Stay organized with collections Save and categorize content based on your preferences.

Search with an index

The SEARCH function provides tokenized search on data. This page provides examples of searching in BigQuery. For more details about the syntax of the SEARCH function, see the reference section on Search functions.

SEARCH is designed to be used with an index to optimize lookups. The SEARCH function always returns correct results from all ingested data, even if some of the data isn't indexed yet. However, its performance is greatly improved with an index. Savings in bytes processed and slot milliseconds are maximized when the number of search results make up a relatively small fraction of the total rows because less data is scanned. To determine whether an index was used for a query, see search index usage.

Create a table with a search index

The following table called Logs will be used in examples to show different ways of using the SEARCH function. This example table is quite small, but in practice the performance gains you get with SEARCH improve with the size of the dataset.

CREATE TABLE my_dataset.Logs (Level STRING, Source STRING, Message STRING)
AS (
  SELECT 'INFO' as Level, '65.177.8.234' as Source, 'Entry Foo-Bar created' as Message
  UNION ALL
  SELECT 'WARNING', '132.249.240.10', 'Entry Foo-Bar already exists, created by 65.177.8.234'
  UNION ALL
  SELECT 'INFO', '94.60.64.181', 'Entry Foo-Bar deleted'
  UNION ALL
  SELECT 'SEVERE', '4.113.82.10', 'Entry Foo-Bar does not exist, deleted by 94.60.64.181'
  UNION ALL
  SELECT 'INFO', '181.94.60.64', 'Entry Foo-Baz created'
);

The table looks like the following:

+---------+----------------+-------------------------------------------------------+
| Level   | Source         | Message                                               |
+---------+----------------+-------------------------------------------------------+
| INFO    | 65.177.8.234   | Entry Foo-Bar created                                 |
| WARNING | 132.249.240.10 | Entry Foo-Bar already exists, created by 65.177.8.234 |
| INFO    | 94.60.64.181   | Entry Foo-Bar deleted                                 |
| SEVERE  | 4.113.82.10    | Entry Foo-Bar does not exist, deleted by 94.60.64.181 |
| INFO    | 181.94.60.64   | Entry Foo-Baz created                                 |
+---------+----------------+-------------------------------------------------------+

Create a search index on the Logs table using the default text analyzer:

CREATE SEARCH INDEX my_index ON my_dataset.Logs(ALL COLUMNS);

Search an entire table

The following query searches across all columns of the Logs table for the value bar and returns the rows that contain this value, regardless of capitalization.
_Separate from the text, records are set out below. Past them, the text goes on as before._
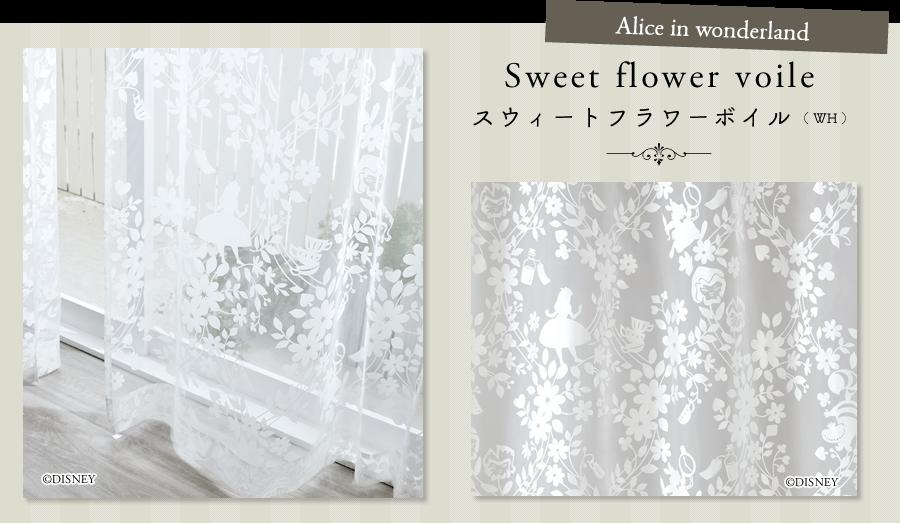 Digital flower デジタルフラワー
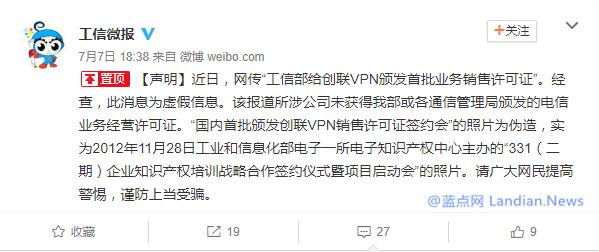 工信部辟谣创联VPN所谓的获得VPN牌照问题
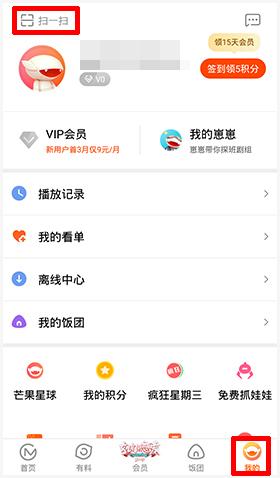芒果TVapp二維碼登錄在哪里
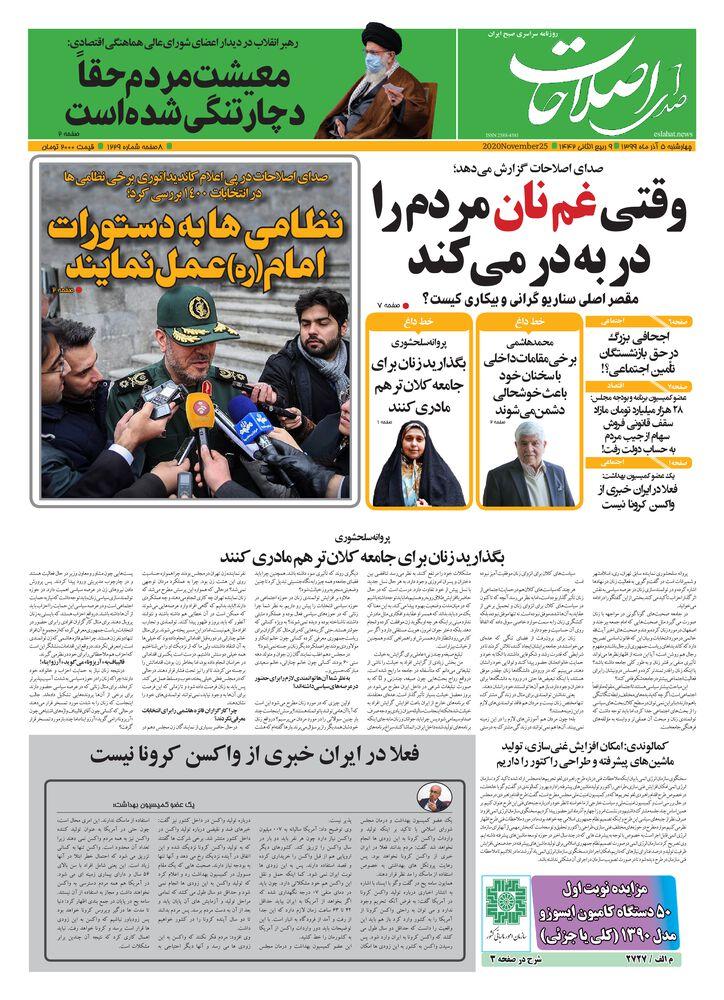 روزنامه صدای اصلاحات شماره 1229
Since the search index uses the default text analyzer, you don't need to specify it in the SEARCH function.

SELECT * FROM my_dataset.Logs WHERE SEARCH(Logs, 'bar');
+---------+----------------+-------------------------------------------------------+
| Level   | Source         | Message                                               |
+---------+----------------+-------------------------------------------------------+
| INFO    | 65.177.8.234   | Entry Foo-Bar created                                 |
| WARNING | 132.249.240.10 | Entry Foo-Bar already exists, created by 65.177.8.234 |
| INFO    | 94.60.64.181   | Entry Foo-Bar deleted                                 |
| SEVERE  | 4.113.82.10    | Entry Foo-Bar does not exist, deleted by 94.60.64.181 |
+---------+----------------+-------------------------------------------------------+

The following query searches across all columns of the Logs table for the value `94.60.64.181` and returns the rows that contain this value. The backticks allow for an exact search, which is why the last row of the Logs table which contains 181.94.60.64 is omitted.
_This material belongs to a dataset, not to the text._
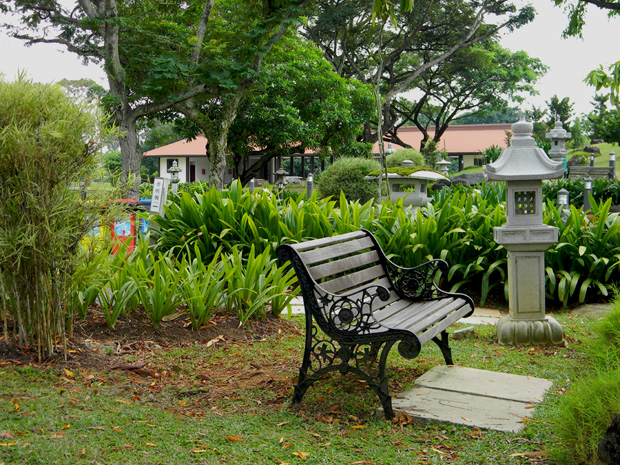 японский парк в сингапуре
SELECT * FROM my_dataset.Logs WHERE SEARCH(Logs, '`94.60.64.181`');
+---------+----------------+-------------------------------------------------------+
| Level   | Source         | Message                                               |
+---------+----------------+-------------------------------------------------------+
| INFO    | 94.60.64.181   | Entry Foo-Bar deleted                                 |
| SEVERE  | 4.113.82.10    | Entry Foo-Bar does not exist, deleted by 94.60.64.181 |
+---------+----------------+-------------------------------------------------------+

Search a subset of columns

SEARCH makes it easy to specify a subset of columns within which to search for data. The following query searches the Message column of the Logs table for the value 94.60.64.181 and returns the rows that contain this value.

SELECT * FROM my_dataset.Logs WHERE SEARCH(Message, '`94.60.64.181`');
+---------+----------------+-------------------------------------------------------+
| Level   | Source         | Message                                               |
+---------+----------------+-------------------------------------------------------+
| SEVERE  | 4.113.82.10    | Entry Foo-Bar does not exist, deleted by 94.60.64.181 |
+---------+----------------+-------------------------------------------------------+

The following query searches both the Source and Message columns of the Logs table. It returns the rows that contain the value 94.60.64.181 from either column.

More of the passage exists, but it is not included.